Strange as it might seem to an outsider, what he most wanted to hear was that the Buzley home was a good one, a peaceful one; since Lillian's house was to be the child's primary home, let it be sound and solid. One particular argument, he found out, had been over Lillian's going out alone to a late-night party when Buzley had been detained at a meeting. I don't like that at all, Donald thought, not at all.

“Cookie is lucky to have you for a father,” she said one day.

“But you don't know anything about me,” he answered, “except that I am the divorced husband. I could have been a terrible man, it could have been all my fault.”

“No, no, not your fault. I have eyes. I can see. She needs to have somebody talk to her. Look, Cookie, what's that?” she cried, changing the subject.

“A wow-wow.”

“Good. And who's that?”

“Daddy.”

“I have to talk English to Cookie,” Maria explained. “It is her language. We play games. She's very smart. We say ‘peekaboo' and ‘where's Cookie?' She thinks it's funny when I say ‘where's Cookie?' Look, Mr. Wolfe. Two more teeth coming. Six teeth already. Show her your watch. What's that, Cookie?”

“Tick tock.”

Something was bothering Maria. He felt like telling her to come out with it, to stop dangling it in the air between them. Instead, he lifted the baby out of the carriage, and taking her by the hand, set off on a walk.

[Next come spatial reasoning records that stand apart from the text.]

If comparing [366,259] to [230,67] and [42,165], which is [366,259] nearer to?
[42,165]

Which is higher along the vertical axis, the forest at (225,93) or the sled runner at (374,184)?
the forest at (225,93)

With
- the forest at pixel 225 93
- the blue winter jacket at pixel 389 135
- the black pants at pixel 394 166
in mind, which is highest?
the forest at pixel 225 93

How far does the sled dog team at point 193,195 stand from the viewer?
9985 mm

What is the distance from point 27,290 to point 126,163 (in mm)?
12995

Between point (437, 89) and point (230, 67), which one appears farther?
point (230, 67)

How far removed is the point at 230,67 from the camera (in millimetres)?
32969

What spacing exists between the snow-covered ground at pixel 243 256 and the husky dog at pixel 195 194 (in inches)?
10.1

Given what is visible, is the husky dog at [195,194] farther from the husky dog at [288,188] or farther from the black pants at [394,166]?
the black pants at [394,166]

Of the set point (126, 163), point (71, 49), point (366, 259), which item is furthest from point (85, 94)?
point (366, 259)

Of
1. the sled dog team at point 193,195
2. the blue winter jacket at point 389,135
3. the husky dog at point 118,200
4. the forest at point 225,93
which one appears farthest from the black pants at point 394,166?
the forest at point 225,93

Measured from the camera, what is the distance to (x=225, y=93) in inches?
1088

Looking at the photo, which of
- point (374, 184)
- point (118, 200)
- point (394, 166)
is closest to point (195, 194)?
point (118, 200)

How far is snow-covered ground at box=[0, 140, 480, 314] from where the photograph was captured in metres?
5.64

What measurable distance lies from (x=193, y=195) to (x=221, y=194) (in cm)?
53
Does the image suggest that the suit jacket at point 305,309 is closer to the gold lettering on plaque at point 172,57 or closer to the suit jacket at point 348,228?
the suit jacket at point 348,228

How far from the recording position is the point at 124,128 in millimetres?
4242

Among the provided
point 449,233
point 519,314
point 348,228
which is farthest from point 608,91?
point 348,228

There is something, he thought, about the sight of a tall man leading a doll-sized creature that makes people turn and smile. A man passing by with an active boy about two years old gave Donald just such a smile with an added twinkle. They recognized each other, these Sunday fathers. He wondered what their stories were, each one surely being unique, since no two people are alike. Yet how different were theirs from his?

And so when the very short walk was over and the baby back in the carriage, he spoke bluntly to Maria.

“Tell me what you meant when you said that she needs to be talked to. What's going on in the family? If you trust me, you will answer me, Maria.”

“It's the same, Mr. Wolfe. We live alone, just baby and I, Mr. and Mrs. go out, the cook goes home every night, and we are alone.” She stopped.

“You've told me that many times,” Donald said patiently. “There's something else you haven't told me. What is it?”

There was a long, long pause. And then Maria said, “I hate to say it. . . . I think she has another man, Mr. Wolfe.”

“Another man? Mrs. Buzley has another man?”

“I think so. He telephones in the morning when Mr. Buzley is gone. I heard a few times. And I saw once. She came home in a taxi. Yes, I think so, I do.”

It seemed to Donald that he was looking at the approach of disaster, a speeding car in the wrong lane, and he sighed. “A young man, Maria?”

“Younger than Mr. Buzley.”

“But you could be making a terrible mistake.”

“I could, but I don't think so.”

So he left it at that and went away. What, after all, could he do?

Sometimes he almost wished that his baby would remain a baby. Time raced; she was almost two. Life was only going to be more complicated with the years, when unanswerable questions would be asked. They plagued him now, and would have plagued him even more if he had not put up some sort of resistance to them. Who is the man whom Maria suspects? Or is there such a man? And why those nighttime arguments? Are Lillian and Buzley going to stay together?